We now turn to classification.

Quoting [Wikipedia](https://en.wikipedia.org/wiki/Statistical_classification):

> In machine learning and statistics, classification is the problem of identifying to which of a set of categories (sub-populations) a new observation belongs, on the basis of a training set of data containing observations (or instances) whose category membership is known. Examples are assigning a given email to the "spam" or "non-spam" class, and assigning a diagnosis to a given patient based on observed characteristics of the patient (sex, blood pressure, presence or absence of certain symptoms, etc.). Classification is an example of pattern recognition. In the terminology of machine learning, classification is considered an instance of supervised learning, i.e., learning where a training set of correctly identified observations is available.

We will illustrate this problem on the [MNIST](https://en.wikipedia.org/wiki/MNIST_database) dataset. Quoting [Wikipedia](https://en.wikipedia.org/wiki/MNIST_database) again:

> The MNIST database (Modified National Institute of Standards and Technology database) is a large database of handwritten digits that is commonly used for training various image processing systems. The database is also widely used for training and testing in the field of machine learning. It was created by "re-mixing" the samples from NIST's original datasets. The creators felt that since NIST's training dataset was taken from American Census Bureau employees, while the testing dataset was taken from American high school students, it was not well-suited for machine learning experiments. Furthermore, the black and white images from NIST were normalized to fit into a 28x28 pixel bounding box and anti-aliased, which introduced grayscale levels. The MNIST database contains 60,000 training images and 10,000 testing images. Half of the training set and half of the test set were taken from NIST's training dataset, while the other half of the training set and the other half of the test set were taken from NIST's testing dataset.

Here is a sample of the images:

![MNIST sample images](https://upload.wikimedia.org/wikipedia/commons/2/27/MnistExamples.png)

**Figure:** MNIST sample images ([Source](https://commons.wikimedia.org/wiki/File:MnistExamples.png))

We first load the data and convert it to an appropriate matrix representation.
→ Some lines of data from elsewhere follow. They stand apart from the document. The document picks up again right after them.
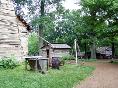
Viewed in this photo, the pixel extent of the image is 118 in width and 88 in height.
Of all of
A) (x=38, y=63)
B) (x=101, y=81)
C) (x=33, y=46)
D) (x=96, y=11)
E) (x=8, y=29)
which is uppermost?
(x=96, y=11)

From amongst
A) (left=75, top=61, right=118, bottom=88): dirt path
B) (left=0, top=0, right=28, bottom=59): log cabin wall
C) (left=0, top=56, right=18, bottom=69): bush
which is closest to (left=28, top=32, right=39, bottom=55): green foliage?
(left=0, top=56, right=18, bottom=69): bush

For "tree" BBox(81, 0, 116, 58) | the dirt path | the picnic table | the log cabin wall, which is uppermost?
"tree" BBox(81, 0, 116, 58)

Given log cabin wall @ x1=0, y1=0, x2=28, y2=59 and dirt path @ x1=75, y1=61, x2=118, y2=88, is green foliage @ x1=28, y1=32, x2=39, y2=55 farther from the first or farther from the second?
log cabin wall @ x1=0, y1=0, x2=28, y2=59

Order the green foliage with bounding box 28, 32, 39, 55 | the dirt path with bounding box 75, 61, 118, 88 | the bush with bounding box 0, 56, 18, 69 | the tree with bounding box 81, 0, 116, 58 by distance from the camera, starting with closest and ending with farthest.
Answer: the dirt path with bounding box 75, 61, 118, 88 < the bush with bounding box 0, 56, 18, 69 < the tree with bounding box 81, 0, 116, 58 < the green foliage with bounding box 28, 32, 39, 55

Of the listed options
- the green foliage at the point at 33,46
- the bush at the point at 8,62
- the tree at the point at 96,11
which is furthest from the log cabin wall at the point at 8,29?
the green foliage at the point at 33,46

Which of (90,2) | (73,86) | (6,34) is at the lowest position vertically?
(73,86)

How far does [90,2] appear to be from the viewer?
38531 mm

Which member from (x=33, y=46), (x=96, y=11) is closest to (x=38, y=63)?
(x=96, y=11)

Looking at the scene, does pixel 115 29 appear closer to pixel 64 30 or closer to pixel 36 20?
pixel 36 20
The data can be accessed with [`tensorflow.keras.datasets.mnist`](https://www.tensorflow.org/api_docs/python/tf/keras/datasets/mnist).

In [None]:
import tensorflow as tf
from tensorflow import keras

In [None]:
mnist = keras.datasets.mnist
(imgs, labels), (test_imgs, test_labels) = mnist.load_data()
len(imgs)

For example, the first image and its label are:

In [None]:
plt.figure()
plt.imshow(imgs[0])
plt.show()

In [None]:
labels[0]

For now, we look at a subset of the samples: the 0's and 1's.

To find all such samples, we use a [list comprehension](https://docs.python.org/3/tutorial/datastructures.html#list-comprehensions).

In [None]:
i01 = [i for i in range(len(labels)) if (labels[i]==0) or (labels[i]==1)]
imgs01 = imgs[i01]
labels01 = labels[i01]

In this new dataset, the first sample is:

In [None]:
plt.figure()
plt.imshow(imgs01[0])
plt.show()

In [None]:
labels01[0]

Next, we transform the images into vectors. For this we use the [`flatten()`](https://numpy.org/doc/stable/reference/generated/numpy.ndarray.flatten.html) function, which returns a copy of the array collapsed into one dimension.

In [None]:
X = np.vstack([imgs01[i].flatten() for i in range(len(labels01))])
y = labels01

The input data is now of the form $\{(\mathbf{x}_i, y_i) : i=1,\ldots, n\}$ where $\mathbf{x}_i \in \mathbb{R}^d$ are the features and $y_i \in \{0,1\}$ is the label. Above we use the matrix representation $X \in \mathbb{R}^{d \times n}$ with columns $\mathbf{x}_i$, $i = 1,\ldots, n$ and $\mathbf{y} = (y_1, \ldots, y_n)^T \in \{0,1\}^n$. 

Our goal: 

> to learn a classifier from the examples $\{(\mathbf{x}_i, y_i) : i=1,\ldots, n\}$, that is, a function $\hat{f} : \mathbb{R}^d \to \mathbb{R}$ such that $\hat{f}(\mathbf{x}_i) \approx y_i$.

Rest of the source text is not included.